La Commune « marouflée » dans Paris : d’Ernest Pignon-Ernest à Raspouteam (1971, 2011)
le par Audrey Olivetti
Se réapproprier la mémoire et la ville
Le street art est un art de la déambulation, de la découverte, de la déviation. Il appelle. Il interpelle. Il provoque. Il extirpe le passant de l’espace codifié et normé que certains veulent faire de la rue. Il fait front à la violence de ces artères transformées en énièmes vitrines pour potentiels consommateurs. Il s’immisce dans les failles qui lézardent les murs et appelle à renverser le regard prisonnier de la quotidiannité. Pour ceux qui le font et ceux qui le reçoivent, il crée un attachement particulier à la ville. C’est avec cette idée-là que je cherche à conclure cet entretien.

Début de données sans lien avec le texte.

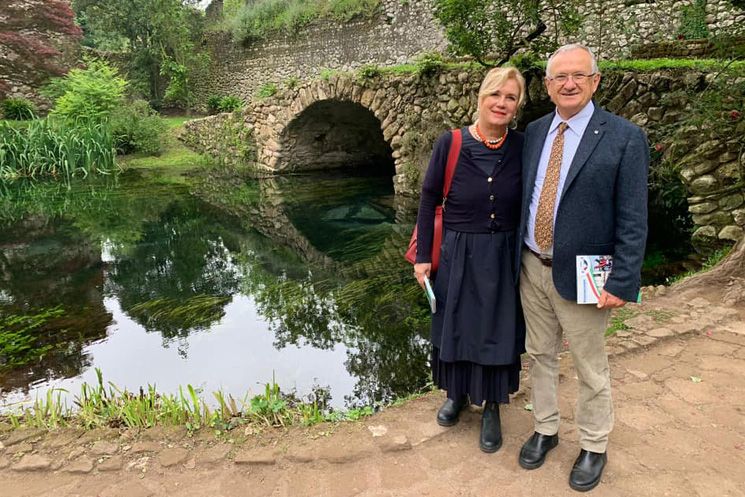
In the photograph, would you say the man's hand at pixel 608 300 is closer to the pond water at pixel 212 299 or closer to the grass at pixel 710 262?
the pond water at pixel 212 299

Qu’ils soient ou non parisiens, quel rapport ont ces artistes avec Paris ?
Ernest Pignon-Ernest répond en évoquant son travail sur Desnos et son appréhension de la capitale à travers les poètes. Mais, en 1971, habitant alors à Nice, il ne connaissait rien de Paris, à peine pouvait-il situer le Père Lachaise. Ce sont donc les fantômes de la Commune qui l’ont guidé à la découverte de la ville. C’est cette recherche de l’invisible dissimulé dans les murs qui le conduit et cette démarche se retrouvera dans le reste de son œuvre, notamment celle qu’il a réalisée à Naples, à Alger ou à Soweto.
Je travaille sur des villes, elles sont mon vrai matériau ; je m’en saisis pour leurs formes, pour leurs couleurs, mais aussi pour ce qui ne se voit pas, leur passé, les souvenirs qui les hantent.E. Pignon-Ernest, cité dans la Préface de Paul Veyne dans Élisabeth Couturier, Ernest Pignon-Ernest, Hersher, Paris, 1991, p. 8
Pour les membres de Raspouteam, parisiens d’origine, il s’agit peut-être plus d’une réappropriation. Et pourtant, le travail de recherche historique les a amenés à ré-appréhender l’espace de la capitale et à découvrir des lieux jusque-là inconnus. En cela, leur démarche se rapproche de celle de leur aîné. Par ailleurs, nous rappelle Matéo, Raspouteam s’inscrit dans une pratique, celle du graff, et en ce sens, peu importe la ville finalement. L’idée plus générale intrinsèque à cet art est de « réinvestir les lieux du quotidien » en leur redonnant « un sens dans le temps, un sens politique [...] un sens qui [leur] correspond ». Ainsi, comme d’autres moments de l’histoire de Paris, ville chargée d’un grand passé de luttes sociales et politiques, la Commune se fait porte d’entrée pour « se réapproprier » des lieux de vie dans une volonté de faire résonner les murs dans le temps présent et de s’opposer à la représentation qui domine les imaginaires, en l’occurrence celle de Paris « Ville lumière », ainsi qu’à la réalité dont provient cette représentation. Les palais et les beaux quartiers sont généralement le fait des vainqueurs. Se dessine alors dans ce projet une possibilité de contrer la gentrification que subit une partie de la population : pour résister à la dépossession des lieux dont elle est la cible, faire resurgir du passé la mémoire des luttes qui sont nées dans ces lieux peut permettre aux habitants du temps présent d’y puiser la force de se battre.
Ainsi se joue véritablement la dialectique du visible et de l’invisible des lieux, dialectique qui rejoint celle de la mémoire. C’est là où apparaît la dimension politique de cette pratique artistique, qui ne peut se comprendre que si elle est située dans l’espace public, terrain de lutte politique par excellence.